### DOCUMENTO DI ORIGINE
• • • •

# Caccia alle uova



## omicron (9 Aprile 2022)

Oggi una mia amica (Santa), ha voluto organizzare una caccia alle uova nel giardino di casa sua (che è bello grande), voi l’avete mai fatta?


----------



## Brunetta (9 Aprile 2022)

omicron ha detto:


> Oggi una mia amica (Santa), ha voluto organizzare una caccia alle uova nel giardino di casa sua (che è bello grande), voi l’avete mai fatta?


La tua amica piace alla Ferrero


----------



## Foglia (9 Aprile 2022)

omicron ha detto:


> Oggi una mia amica (Santa), ha voluto organizzare una caccia alle uova nel giardino di casa sua (che è bello grande), voi l’avete mai fatta?


L'anno scorso, organizzata da un amico che si occupa di intrattenimenti per bambini! Si sono divertiti tutti un sacco, e abbiamo passato una bella mezza giornata all'aperto


----------



## omicron (9 Aprile 2022)

Brunetta ha detto:


> La tua amica piace alla Ferrero


Io ho comprato tutti kinder 


Foglia ha detto:


> L'anno scorso, organizzata da un amico che si occupa di intrattenimenti per bambini! Si sono divertiti tutti un sacco, e abbiamo passato una bella mezza giornata all'aperto


Speriamo che il tempo ci assista
È un po’ grigio


----------



## Etta (9 Aprile 2022)

• • • •

### ESTRATTO DEL DATASET

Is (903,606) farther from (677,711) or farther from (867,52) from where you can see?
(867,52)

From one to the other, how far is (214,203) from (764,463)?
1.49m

• • • •

### COMPITO ASSEGNATO 1
Trascrivi fedelmente il brano della discussione sulla caccia alle uova che comincia con "# Caccia alle" e finisce con "Brunetta (9 Aprile 2022)".
### COMPITO ASSEGNATO 2
Nella discussione sulla caccia alle uova, quali utenti vengono citati con la formula «ha detto»? Elencali tutti.

### SOLUZIONE 1
# Caccia alle uova



## omicron (9 Aprile 2022)

Oggi una mia amica (Santa), ha voluto organizzare una caccia alle uova nel giardino di casa sua (che è bello grande), voi l’avete mai fatta?


----------



## Brunetta (9 Aprile 2022)

### SOLUZIONE 2
Gli utenti citati con la formula «ha detto» sono omicron, Brunetta e Foglia.